**DOCUMENT EXTRACT**
Meet Ivan C. – a visual artist from Mexico. Although he works commercially, his work is conceptul, believing art should now be “Cosa Virtuale,”with technology not leading the ideas, but setting free all the visual possibilities for the interpretation of reality. Ivan releases his imagery through multiple mixed-media processes involving digital photography, digital collage and experimental graphic manipulations.
Cory Arcangel’s recently published book – which originally exists on twitter as @wrknonmynovel – is a compilation of people who have tweeted “working on my novel”. The tweets come in all kinds: humorous, pathetic, emphatic, delusional. Seeing the phrase over and over again kind of makes your mind numb. I imagine these people probably NOT writing and then Arcangel completing a work of their impotent attempts. It’s the post-modern cyclical concept: I make a novel of you not making a novel, but the novel isn’t really a novel, it’s just your tweets about (not) making a novel. Maybe this is too cynical, though, as another way to look at it is that, now at least, these authors are published! In any case, the tweets themselves can be entertaining, if not sometimes painful, and from what I can tell each of the aspiring authors will receive a copy of the book from Arcangel.
Arcangel is a bit of an enfant terrible; a computer programmer, composer, and artist, his work spans a large range of media and he has received wide approval from institutions such as MoMA, Tate, and Smithsonian. What’s often interesting in work like Arcangel’s is its very serious reception from these highly respected art authorities. It presents a sort of ‘Emperor wears no clothes’ situation, where its unclear how seriously Arcangel takes himself, but painfully obvious how easy it is to buy his wares. The best way to enjoy him is to find entertainment in his projects and remember to be wary of the orbiting bullshit. (Via The Fader)

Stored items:
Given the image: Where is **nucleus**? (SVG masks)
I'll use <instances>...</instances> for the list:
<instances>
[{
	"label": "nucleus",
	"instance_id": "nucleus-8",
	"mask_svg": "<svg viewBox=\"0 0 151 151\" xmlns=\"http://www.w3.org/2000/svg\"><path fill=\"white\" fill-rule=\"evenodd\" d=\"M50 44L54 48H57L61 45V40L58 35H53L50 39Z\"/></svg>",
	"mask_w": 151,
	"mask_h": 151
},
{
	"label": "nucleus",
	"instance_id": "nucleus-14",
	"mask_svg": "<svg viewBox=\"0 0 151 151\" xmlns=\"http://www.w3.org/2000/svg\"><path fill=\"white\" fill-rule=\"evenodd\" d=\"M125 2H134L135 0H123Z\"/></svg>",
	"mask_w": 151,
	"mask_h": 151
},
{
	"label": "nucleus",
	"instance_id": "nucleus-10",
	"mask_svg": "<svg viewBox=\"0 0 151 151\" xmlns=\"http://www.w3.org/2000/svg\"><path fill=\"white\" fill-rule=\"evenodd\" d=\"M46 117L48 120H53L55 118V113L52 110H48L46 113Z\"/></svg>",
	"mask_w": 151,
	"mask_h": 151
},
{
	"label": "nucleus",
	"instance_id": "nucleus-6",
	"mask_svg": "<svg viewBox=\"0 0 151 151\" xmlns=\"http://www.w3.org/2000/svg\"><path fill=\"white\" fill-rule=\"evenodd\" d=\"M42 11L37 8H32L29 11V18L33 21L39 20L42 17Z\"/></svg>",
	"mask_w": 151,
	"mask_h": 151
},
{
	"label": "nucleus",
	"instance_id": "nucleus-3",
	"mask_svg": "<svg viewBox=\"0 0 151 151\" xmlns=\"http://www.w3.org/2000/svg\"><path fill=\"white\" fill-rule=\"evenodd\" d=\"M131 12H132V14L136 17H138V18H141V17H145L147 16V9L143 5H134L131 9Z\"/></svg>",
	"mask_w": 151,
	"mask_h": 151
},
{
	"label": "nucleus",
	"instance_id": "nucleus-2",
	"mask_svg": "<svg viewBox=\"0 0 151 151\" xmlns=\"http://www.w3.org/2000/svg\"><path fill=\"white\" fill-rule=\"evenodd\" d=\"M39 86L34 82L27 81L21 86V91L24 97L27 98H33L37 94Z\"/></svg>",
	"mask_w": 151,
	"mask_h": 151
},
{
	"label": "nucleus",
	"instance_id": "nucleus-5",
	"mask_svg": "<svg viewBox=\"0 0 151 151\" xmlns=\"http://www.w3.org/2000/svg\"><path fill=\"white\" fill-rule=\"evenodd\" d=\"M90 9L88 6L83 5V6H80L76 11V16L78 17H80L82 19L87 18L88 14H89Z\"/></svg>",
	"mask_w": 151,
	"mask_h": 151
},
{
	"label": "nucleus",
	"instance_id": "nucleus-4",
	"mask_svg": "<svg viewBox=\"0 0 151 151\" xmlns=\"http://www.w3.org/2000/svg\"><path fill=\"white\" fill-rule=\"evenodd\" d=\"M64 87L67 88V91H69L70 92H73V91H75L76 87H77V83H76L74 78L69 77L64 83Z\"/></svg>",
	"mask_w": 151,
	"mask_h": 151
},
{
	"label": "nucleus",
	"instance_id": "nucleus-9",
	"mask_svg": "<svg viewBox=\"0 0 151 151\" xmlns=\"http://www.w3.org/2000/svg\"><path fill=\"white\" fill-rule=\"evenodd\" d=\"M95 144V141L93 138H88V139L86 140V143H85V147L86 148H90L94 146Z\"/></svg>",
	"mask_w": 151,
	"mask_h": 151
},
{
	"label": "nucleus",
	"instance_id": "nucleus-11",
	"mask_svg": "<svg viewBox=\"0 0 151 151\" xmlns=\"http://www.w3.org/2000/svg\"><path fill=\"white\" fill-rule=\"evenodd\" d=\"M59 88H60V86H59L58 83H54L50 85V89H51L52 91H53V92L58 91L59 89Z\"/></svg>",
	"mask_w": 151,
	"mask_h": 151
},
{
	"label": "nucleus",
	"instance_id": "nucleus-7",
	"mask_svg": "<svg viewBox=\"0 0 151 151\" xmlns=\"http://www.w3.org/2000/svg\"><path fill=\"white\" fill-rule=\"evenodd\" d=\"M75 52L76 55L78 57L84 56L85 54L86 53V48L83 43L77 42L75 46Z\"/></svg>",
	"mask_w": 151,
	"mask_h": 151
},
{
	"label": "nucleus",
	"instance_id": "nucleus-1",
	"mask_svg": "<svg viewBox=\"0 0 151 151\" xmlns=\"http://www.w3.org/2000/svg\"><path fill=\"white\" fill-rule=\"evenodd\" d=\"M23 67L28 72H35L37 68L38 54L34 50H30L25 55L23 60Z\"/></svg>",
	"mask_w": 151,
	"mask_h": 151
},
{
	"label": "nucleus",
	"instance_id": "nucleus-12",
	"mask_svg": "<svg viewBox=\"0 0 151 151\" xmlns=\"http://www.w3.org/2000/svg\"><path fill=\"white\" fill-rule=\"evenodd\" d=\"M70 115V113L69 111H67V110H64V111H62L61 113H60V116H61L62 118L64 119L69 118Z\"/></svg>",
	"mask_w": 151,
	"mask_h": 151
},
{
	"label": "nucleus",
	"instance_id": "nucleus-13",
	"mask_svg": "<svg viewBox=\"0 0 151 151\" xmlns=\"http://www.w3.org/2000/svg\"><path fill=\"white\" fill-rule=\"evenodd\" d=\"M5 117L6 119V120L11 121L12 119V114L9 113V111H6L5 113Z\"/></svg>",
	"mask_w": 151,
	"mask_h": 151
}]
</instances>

**PROBLEM SET**
1) According to the art post, where did Cory Arcangel's book originally exist?
2) Transcribe the art post word for word, between "Meet Ivan C." and "experimental graphic manipulations.", inclusive.

**SOLUTIONS PER TASK**
1) On Twitter, as @wrknonmynovel.

2)
Meet Ivan C. – a visual artist from Mexico. Although he works commercially, his work is conceptul, believing art should now be “Cosa Virtuale,”with technology not leading the ideas, but setting free all the visual possibilities for the interpretation of reality. Ivan releases his imagery through multiple mixed-media processes involving digital photography, digital collage and experimental graphic manipulations.